Given records:
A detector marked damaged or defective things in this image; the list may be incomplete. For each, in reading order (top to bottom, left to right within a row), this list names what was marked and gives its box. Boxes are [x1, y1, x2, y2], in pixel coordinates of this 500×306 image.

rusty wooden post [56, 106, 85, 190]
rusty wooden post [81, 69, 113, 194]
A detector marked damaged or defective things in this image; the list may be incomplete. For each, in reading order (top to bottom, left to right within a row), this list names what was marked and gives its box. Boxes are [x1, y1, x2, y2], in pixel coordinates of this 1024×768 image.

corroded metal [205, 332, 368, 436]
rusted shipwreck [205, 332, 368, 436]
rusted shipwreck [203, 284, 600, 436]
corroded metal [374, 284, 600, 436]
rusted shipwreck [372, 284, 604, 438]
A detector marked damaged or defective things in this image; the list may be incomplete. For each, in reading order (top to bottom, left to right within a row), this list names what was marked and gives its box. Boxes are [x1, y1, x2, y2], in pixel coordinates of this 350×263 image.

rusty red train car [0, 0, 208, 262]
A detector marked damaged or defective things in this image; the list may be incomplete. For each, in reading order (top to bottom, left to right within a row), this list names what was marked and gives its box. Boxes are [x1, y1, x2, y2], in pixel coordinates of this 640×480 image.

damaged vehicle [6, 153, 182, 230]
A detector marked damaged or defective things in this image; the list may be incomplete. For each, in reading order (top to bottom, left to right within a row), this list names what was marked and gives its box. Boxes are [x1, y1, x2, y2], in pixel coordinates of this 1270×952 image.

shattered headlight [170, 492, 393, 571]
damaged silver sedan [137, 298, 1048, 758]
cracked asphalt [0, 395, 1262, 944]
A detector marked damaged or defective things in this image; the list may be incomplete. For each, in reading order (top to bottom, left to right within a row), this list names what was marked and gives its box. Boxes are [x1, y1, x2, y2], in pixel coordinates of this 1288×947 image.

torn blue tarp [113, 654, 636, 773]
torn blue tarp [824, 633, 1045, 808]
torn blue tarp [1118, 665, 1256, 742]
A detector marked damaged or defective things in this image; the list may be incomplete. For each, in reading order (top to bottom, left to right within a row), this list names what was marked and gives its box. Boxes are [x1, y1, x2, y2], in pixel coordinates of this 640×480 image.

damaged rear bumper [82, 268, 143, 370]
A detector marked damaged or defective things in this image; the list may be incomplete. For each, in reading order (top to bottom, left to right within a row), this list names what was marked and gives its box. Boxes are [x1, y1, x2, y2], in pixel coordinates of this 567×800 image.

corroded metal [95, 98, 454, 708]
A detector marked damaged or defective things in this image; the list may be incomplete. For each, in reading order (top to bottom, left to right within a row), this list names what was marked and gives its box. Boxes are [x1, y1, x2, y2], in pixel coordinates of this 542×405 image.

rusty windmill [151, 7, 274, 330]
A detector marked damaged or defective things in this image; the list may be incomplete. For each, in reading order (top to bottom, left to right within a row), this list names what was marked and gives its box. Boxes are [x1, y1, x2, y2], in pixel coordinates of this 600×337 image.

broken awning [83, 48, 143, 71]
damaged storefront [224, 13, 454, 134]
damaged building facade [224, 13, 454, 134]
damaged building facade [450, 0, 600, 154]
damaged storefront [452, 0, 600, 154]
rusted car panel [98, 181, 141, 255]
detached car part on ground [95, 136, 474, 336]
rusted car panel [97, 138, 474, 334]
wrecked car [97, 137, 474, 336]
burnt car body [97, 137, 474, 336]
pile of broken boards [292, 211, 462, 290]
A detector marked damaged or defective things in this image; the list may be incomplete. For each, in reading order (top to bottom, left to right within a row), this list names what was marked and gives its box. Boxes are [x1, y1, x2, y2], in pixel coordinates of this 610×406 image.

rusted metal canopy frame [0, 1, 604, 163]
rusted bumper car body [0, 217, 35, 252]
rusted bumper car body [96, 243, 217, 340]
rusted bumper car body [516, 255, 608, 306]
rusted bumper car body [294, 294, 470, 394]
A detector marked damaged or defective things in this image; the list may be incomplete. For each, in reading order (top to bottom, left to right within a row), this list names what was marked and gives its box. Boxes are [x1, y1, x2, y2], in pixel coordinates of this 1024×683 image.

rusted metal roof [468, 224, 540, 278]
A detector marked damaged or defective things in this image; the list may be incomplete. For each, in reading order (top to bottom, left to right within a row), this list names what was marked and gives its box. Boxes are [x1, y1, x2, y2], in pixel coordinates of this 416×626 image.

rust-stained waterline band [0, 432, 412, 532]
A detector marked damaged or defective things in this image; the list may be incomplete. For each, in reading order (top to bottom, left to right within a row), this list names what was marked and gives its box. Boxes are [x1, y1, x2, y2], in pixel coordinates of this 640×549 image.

Aim: Can you convert all the rows above into a Markdown table with the columns No. and Line, numbering each line and skipping the blank ones?

Solution to the problem:
| No. | Line |
|---|---|
| 1 | A detector marked damaged or defective things in this image; the list may be incomplete. For each, in reading order (top to bottom, left to right within a row), this list names what was marked and gives its box. Boxes are [x1, y1, x2, y2], in pixel coordinates of this 500×306 image. |
| 2 | rusty wooden post [56, 106, 85, 190] |
| 3 | rusty wooden post [81, 69, 113, 194] |
| 4 | A detector marked damaged or defective things in this image; the list may be incomplete. For each, in reading order (top to bottom, left to right within a row), this list names what was marked and gives its box. Boxes are [x1, y1, x2, y2], in pixel coordinates of this 1024×768 image. |
| 5 | corroded metal [205, 332, 368, 436] |
| 6 | rusted shipwreck [205, 332, 368, 436] |
| 7 | rusted shipwreck [203, 284, 600, 436] |
| 8 | corroded metal [374, 284, 600, 436] |
| 9 | rusted shipwreck [372, 284, 604, 438] |
| 10 | A detector marked damaged or defective things in this image; the list may be incomplete. For each, in reading order (top to bottom, left to right within a row), this list names what was marked and gives its box. Boxes are [x1, y1, x2, y2], in pixel coordinates of this 350×263 image. |
| 11 | rusty red train car [0, 0, 208, 262] |
| 12 | A detector marked damaged or defective things in this image; the list may be incomplete. For each, in reading order (top to bottom, left to right within a row), this list names what was marked and gives its box. Boxes are [x1, y1, x2, y2], in pixel coordinates of this 640×480 image. |
| 13 | damaged vehicle [6, 153, 182, 230] |
| 14 | A detector marked damaged or defective things in this image; the list may be incomplete. For each, in reading order (top to bottom, left to right within a row), this list names what was marked and gives its box. Boxes are [x1, y1, x2, y2], in pixel coordinates of this 1270×952 image. |
| 15 | shattered headlight [170, 492, 393, 571] |
| 16 | damaged silver sedan [137, 298, 1048, 758] |
| 17 | cracked asphalt [0, 395, 1262, 944] |
| 18 | A detector marked damaged or defective things in this image; the list may be incomplete. For each, in reading order (top to bottom, left to right within a row), this list names what was marked and gives its box. Boxes are [x1, y1, x2, y2], in pixel coordinates of this 1288×947 image. |
| 19 | torn blue tarp [113, 654, 636, 773] |
| 20 | torn blue tarp [824, 633, 1045, 808] |
| 21 | torn blue tarp [1118, 665, 1256, 742] |
| 22 | A detector marked damaged or defective things in this image; the list may be incomplete. For each, in reading order (top to bottom, left to right within a row), this list names what was marked and gives its box. Boxes are [x1, y1, x2, y2], in pixel coordinates of this 640×480 image. |
| 23 | damaged rear bumper [82, 268, 143, 370] |
| 24 | A detector marked damaged or defective things in this image; the list may be incomplete. For each, in reading order (top to bottom, left to right within a row), this list names what was marked and gives its box. Boxes are [x1, y1, x2, y2], in pixel coordinates of this 567×800 image. |
| 25 | corroded metal [95, 98, 454, 708] |
| 26 | A detector marked damaged or defective things in this image; the list may be incomplete. For each, in reading order (top to bottom, left to right within a row), this list names what was marked and gives its box. Boxes are [x1, y1, x2, y2], in pixel coordinates of this 542×405 image. |
| 27 | rusty windmill [151, 7, 274, 330] |
| 28 | A detector marked damaged or defective things in this image; the list may be incomplete. For each, in reading order (top to bottom, left to right within a row), this list names what was marked and gives its box. Boxes are [x1, y1, x2, y2], in pixel coordinates of this 600×337 image. |
| 29 | broken awning [83, 48, 143, 71] |
| 30 | damaged storefront [224, 13, 454, 134] |
| 31 | damaged building facade [224, 13, 454, 134] |
| 32 | damaged building facade [450, 0, 600, 154] |
| 33 | damaged storefront [452, 0, 600, 154] |
| 34 | rusted car panel [98, 181, 141, 255] |
| 35 | detached car part on ground [95, 136, 474, 336] |
| 36 | rusted car panel [97, 138, 474, 334] |
| 37 | wrecked car [97, 137, 474, 336] |
| 38 | burnt car body [97, 137, 474, 336] |
| 39 | pile of broken boards [292, 211, 462, 290] |
| 40 | A detector marked damaged or defective things in this image; the list may be incomplete. For each, in reading order (top to bottom, left to right within a row), this list names what was marked and gives its box. Boxes are [x1, y1, x2, y2], in pixel coordinates of this 610×406 image. |
| 41 | rusted metal canopy frame [0, 1, 604, 163] |
| 42 | rusted bumper car body [0, 217, 35, 252] |
| 43 | rusted bumper car body [96, 243, 217, 340] |
| 44 | rusted bumper car body [516, 255, 608, 306] |
| 45 | rusted bumper car body [294, 294, 470, 394] |
| 46 | A detector marked damaged or defective things in this image; the list may be incomplete. For each, in reading order (top to bottom, left to right within a row), this list names what was marked and gives its box. Boxes are [x1, y1, x2, y2], in pixel coordinates of this 1024×683 image. |
| 47 | rusted metal roof [468, 224, 540, 278] |
| 48 | A detector marked damaged or defective things in this image; the list may be incomplete. For each, in reading order (top to bottom, left to right within a row), this list names what was marked and gives its box. Boxes are [x1, y1, x2, y2], in pixel coordinates of this 416×626 image. |
| 49 | rust-stained waterline band [0, 432, 412, 532] |
| 50 | A detector marked damaged or defective things in this image; the list may be incomplete. For each, in reading order (top to bottom, left to right within a row), this list names what was marked and gives its box. Boxes are [x1, y1, x2, y2], in pixel coordinates of this 640×549 image. |